João Pincke sobe a colina do Cemitério da Saudade com as costas curvadas. Os pedreiros e carpinteiros ainda estão construindo o cemitério: os muros altos, os dois portões, as ruas onde se alinharão os túmulos, um oratório com uma torre encimada por uma cruz de bronze, onde se rezará a missa de inauguração e onde se abrirá a primeira sepultura.
João Pincke conversa com os carpinteiros e pedreiros, pergunta, insiste, e eles respondem que não, fazem muitos gestos negativos com a cabeça. Respondem às perguntas do outro, gentilmente, como se não tivessem nada mais a fazer no mundo.
A mulher no sopé do morro, invisível quase, na distância, toda tarde vê com pouco caso o marido subindo a encosta, e resmunga: Oras! O homem sumia-se na entrada do cemitério, com a sua corcunda de maldades, e tanto fazia que voltasse ou não voltasse. O homem sumia-se, com a sua esquisitice, e logo estaria de volta para continuar com a esquisitice de todo dia.
João Pincke dava as costas à cidade, que crescia ao léu, e subia a encosta de alma leve: levava cada vez menos peso, logo estaria livre. A mulher olhava-o, burro de carga empacando na subida, e dava de ombros: Mais dia, menos dia, empaca de vez. E os dias passavam-se, um depois do outro, o homem subindo a estrada de areia branca, cada vez mais pesada, embora de alma leve, e a mulher respondendo-lhe com um muxoxo: Oras!
João Pincke doara o terreno para ser construído o cemitério da cidade e, como bom zelador de sua doação, todos os dias ia verificar as obras, e perguntava se estava pronto. Era o que se pensava.
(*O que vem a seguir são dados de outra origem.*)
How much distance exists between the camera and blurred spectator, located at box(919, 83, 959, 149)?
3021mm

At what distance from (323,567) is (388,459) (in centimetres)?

Na centésima ou centésima primeira subida, tinham sido uns cem dias, os pedreiros atrapalhando-se ainda com a massa e com as pás e as enxadas e os tijolos, os malditos tijolos, esfregaram as mãos, satisfeitos: Está pronto o cemitério.
Foi como a sentença final do juiz, a condenação: Enforque-se. Estava lavrada a sentença, não havia escapatória. João Pincke, no alto do morro, olha a cidade pela última vez. Estava imerso em sua solidão. Um homem e o universo. Um homem e o seu destino.
A corda no pescoço, o peso do corpo, o vácuo, a dor, uma dor enorme, sufocando, como se o peito fosse arrebentar; depois, a ausência da dor; e, enfim, mais nada.
A imagem do homem enforcado à luz da lua, no portal do cemitério. O olho aberto refletindo a primeira estrela; o outro, vazado, escorrendo pela face dura. Mostrando a língua para a cidade que o recebera e iria repeli-lo, como a um filho indigno.
Olha a cidade com um olho só, e não se poderia saber se era esse olho que chorava, ou o outro.
Sempre alguém chora por nós; nunca se sabe. À direita de quem entra pelo portão principal do Cemitério da Saudade, o mais antigo da nossa cidade, a doze passos bem medidos, entre a primeira e a segunda ruas de túmulos, está uma pequena construção muito antiga, um oratório encimado por uma cruz de bronze. Na soleira, em letras mal legíveis, está escrito: “João Pincke – 26/06/1908 – Saudades de sua esposa”.
Um homem sempre merece, pelo menos, as lágrimas da morte. Talvez a mulher tenha sentido um alívio com a morte do marido; talvez tenha chorado lágrimas verdadeiras; talvez um sentimento de pesar, de uma mágoa sem remédio a tenha levado a mandar escrever aquelas palavras: “Saudades de sua esposa”.